Amid Global Economic Crisis, an Upsurge in People Trafficking, Says Australia

NUSA DUA ~ Increasing numbers of jobseekers are being pushed into the hands of people traffickers as the economic downturn forces them to migrate in search of work, Australia said this week.

Foreign Minister Stephen Smith told a gathering on Wednesday of ministers and high-level officials from more than 60 countries, mostly in the Asia-Pacific region, that the patterns of illegal migration were changing and the region had to keep up.

He announced new Australian aid for the Rohingya minority in Myanmar, hundreds of whom were set adrift in unseaworthy boats by the Thai military after illegally landing on Thai territory late last year.

“The severe downturn in the world economy will push more migrants into the hands of people traffickers as they seek better lives abroad,” Smith said in a speech at the so-called Bali Process on people smuggling, people trafficking and related transnational crime.

Smith said the Rohingya people had been discussed at a breakfast meeting attended by a Myanmar “representative,” Indonesian Foreign Minister Hassan Wirajuda and UN High Commissioner for Refugees Antonio Guterres, among others.

The foreign ministers of Thailand and Bangladesh were also understood to have attended the talks.

Asked if Myanmar had indicated it was prepared to recognize the citizenship rights of the Bengali-speaking Muslim minority, Smith said that was a question for the Myanmar authorities.

An Indonesian foreign ministry spokesman said nations at the Bali Process meeting had agreed to set up an ad hoc “working group” that would discuss the Rohingya as part of broader talk on people smuggling and trafficking.

“We haven’t decided when the ad hoc committee will meet but the idea is to give them responsibility to come up with a framework to deal with the illegal movement of people,” Teuku Faizasyah said.

“Our working group will look at the overall policies for the region but certainly the Rohingya will be part of the discussions,” he said.

Hundreds of migrants from Myanmar’s Rohingya Muslim minority were rescued in Indian and Indonesian waters between December and February after being abandoned at sea with few provisions by the Thai military.

Scores are feared to have died as they drifted in open wooden boats for weeks before being rescued.

Thailand denies violating their human rights but has admitted it towed the migrants out to sea.

The Rohingyas’ stateless status is one of the main reasons for their desperate attempts to illegally seek work abroad, according to the United Nations and rights groups.
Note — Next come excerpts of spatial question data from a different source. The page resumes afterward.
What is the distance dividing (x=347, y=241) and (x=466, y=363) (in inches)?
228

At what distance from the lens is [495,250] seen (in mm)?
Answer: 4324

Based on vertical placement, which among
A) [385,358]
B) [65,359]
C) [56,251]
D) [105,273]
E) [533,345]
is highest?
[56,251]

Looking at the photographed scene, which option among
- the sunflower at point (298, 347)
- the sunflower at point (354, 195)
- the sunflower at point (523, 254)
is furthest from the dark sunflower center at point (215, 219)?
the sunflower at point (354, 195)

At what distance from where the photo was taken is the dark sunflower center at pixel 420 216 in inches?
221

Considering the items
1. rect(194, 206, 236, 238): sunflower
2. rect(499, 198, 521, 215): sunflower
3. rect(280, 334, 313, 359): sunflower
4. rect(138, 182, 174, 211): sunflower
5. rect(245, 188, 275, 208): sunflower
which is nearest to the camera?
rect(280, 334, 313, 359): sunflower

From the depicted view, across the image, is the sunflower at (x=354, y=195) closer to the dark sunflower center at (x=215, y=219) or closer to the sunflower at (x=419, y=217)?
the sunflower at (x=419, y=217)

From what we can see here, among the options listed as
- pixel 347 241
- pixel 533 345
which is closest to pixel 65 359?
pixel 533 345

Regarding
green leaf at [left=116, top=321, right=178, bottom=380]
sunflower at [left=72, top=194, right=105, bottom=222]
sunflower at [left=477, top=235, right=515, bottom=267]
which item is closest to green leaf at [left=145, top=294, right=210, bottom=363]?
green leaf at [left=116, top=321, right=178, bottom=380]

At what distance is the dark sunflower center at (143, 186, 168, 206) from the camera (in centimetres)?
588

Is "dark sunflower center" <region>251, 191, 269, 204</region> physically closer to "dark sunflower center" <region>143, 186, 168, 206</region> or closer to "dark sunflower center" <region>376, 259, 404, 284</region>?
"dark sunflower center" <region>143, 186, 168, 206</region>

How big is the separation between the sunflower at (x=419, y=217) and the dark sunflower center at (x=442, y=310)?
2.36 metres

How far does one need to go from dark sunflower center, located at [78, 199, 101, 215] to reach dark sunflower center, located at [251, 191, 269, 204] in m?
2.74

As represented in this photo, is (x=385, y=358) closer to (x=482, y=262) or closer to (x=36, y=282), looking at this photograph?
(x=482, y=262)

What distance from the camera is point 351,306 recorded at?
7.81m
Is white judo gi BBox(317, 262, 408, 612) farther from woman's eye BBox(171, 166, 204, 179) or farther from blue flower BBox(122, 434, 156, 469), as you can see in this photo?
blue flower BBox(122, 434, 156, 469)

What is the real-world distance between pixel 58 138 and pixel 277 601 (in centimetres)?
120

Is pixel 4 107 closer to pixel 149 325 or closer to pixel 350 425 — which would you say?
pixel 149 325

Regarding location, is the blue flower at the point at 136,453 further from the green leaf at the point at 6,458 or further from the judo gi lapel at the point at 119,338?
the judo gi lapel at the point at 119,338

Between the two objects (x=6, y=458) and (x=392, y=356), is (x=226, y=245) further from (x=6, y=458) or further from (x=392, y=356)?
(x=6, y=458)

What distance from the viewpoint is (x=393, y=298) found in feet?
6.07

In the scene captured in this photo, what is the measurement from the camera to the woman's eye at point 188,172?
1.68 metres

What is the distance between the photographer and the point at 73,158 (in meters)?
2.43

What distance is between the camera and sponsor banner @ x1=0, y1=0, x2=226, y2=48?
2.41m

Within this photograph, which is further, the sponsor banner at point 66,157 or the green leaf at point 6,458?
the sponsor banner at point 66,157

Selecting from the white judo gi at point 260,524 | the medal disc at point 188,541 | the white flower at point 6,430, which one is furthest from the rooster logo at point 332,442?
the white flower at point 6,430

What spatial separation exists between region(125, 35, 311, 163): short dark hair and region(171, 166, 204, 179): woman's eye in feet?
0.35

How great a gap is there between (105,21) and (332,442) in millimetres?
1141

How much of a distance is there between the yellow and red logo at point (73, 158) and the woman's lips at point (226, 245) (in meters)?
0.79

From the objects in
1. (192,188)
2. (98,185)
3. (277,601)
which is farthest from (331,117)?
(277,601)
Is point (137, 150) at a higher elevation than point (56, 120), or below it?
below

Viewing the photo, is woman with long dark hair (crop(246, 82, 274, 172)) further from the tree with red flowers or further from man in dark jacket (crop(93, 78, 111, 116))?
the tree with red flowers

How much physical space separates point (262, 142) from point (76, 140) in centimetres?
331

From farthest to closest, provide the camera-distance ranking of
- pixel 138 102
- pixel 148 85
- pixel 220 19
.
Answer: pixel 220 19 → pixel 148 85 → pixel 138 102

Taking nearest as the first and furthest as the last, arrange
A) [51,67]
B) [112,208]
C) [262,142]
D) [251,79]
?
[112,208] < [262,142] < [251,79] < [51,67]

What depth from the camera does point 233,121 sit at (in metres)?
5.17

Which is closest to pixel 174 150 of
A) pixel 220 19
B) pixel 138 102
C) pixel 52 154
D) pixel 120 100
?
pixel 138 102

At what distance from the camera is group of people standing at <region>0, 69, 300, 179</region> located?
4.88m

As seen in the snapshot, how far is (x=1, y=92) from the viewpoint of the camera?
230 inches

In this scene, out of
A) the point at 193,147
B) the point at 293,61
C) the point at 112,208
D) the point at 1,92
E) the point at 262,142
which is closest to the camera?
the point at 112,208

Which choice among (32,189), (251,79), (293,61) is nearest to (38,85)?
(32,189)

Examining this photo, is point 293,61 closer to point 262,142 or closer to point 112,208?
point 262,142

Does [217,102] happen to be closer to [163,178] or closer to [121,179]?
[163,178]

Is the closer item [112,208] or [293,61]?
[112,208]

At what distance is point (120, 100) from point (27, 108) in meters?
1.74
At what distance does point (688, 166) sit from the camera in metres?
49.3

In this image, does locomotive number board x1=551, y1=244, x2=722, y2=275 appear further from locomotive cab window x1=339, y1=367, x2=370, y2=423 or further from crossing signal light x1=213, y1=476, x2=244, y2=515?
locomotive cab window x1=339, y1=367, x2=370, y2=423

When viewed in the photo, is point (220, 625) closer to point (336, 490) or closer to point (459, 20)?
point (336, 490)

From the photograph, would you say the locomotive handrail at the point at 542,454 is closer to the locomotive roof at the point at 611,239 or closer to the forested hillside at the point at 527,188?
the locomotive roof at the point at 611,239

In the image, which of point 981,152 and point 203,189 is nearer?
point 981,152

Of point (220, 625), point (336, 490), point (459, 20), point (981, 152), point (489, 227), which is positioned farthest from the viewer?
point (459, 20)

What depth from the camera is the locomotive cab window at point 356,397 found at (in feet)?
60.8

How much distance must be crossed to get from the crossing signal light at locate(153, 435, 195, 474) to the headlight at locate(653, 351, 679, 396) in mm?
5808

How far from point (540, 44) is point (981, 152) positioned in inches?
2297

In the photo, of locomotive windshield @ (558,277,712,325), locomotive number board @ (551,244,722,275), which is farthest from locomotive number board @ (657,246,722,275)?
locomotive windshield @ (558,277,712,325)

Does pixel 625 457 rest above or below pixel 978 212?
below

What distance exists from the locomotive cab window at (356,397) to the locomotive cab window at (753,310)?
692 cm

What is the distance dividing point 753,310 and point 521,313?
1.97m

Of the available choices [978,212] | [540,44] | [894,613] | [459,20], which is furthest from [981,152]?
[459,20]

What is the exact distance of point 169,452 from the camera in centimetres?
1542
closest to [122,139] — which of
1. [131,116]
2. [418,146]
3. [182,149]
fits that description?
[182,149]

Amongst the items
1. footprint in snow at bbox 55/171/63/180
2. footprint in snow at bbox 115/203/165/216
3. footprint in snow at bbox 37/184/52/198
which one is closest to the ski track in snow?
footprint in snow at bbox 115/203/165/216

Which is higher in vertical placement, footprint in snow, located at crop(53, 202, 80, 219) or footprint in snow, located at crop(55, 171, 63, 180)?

Smith said Australia would provide AUS$3.2 million (US$2.3 million) in additional aid to the Rohingya people from Myanmar’s northern Rakhine State to improve their living conditions and provide “better economic opportunities.”

Australia’s total aid for the Rohingya this financial year now stands at more than $8 million, he said.

“Their already parlous situation has been exacerbated by poor rice harvests, the rising price of basic food items and enforced restrictions on their movements,” Smith said.

Indonesia has made no decision about what to do with hundreds of Rohingya men still being processed on Sumatra island and has yet to determine whether they are economic migrants or asylum seekers, he said.

The migrants have told harrowing tales of persecution in Myanmar and of abuse by the Thai military after they illegally landed their boats on Thai territory.

The two-day conference in Nusa Dua was co-hosted by Indonesia and Australia, with Thailand in the steering group.

It is the third such meeting of the Bali Process, launched in 2002 to tackle the influx of illegal migrants into the region from Iraq, Iran and Afghanistan.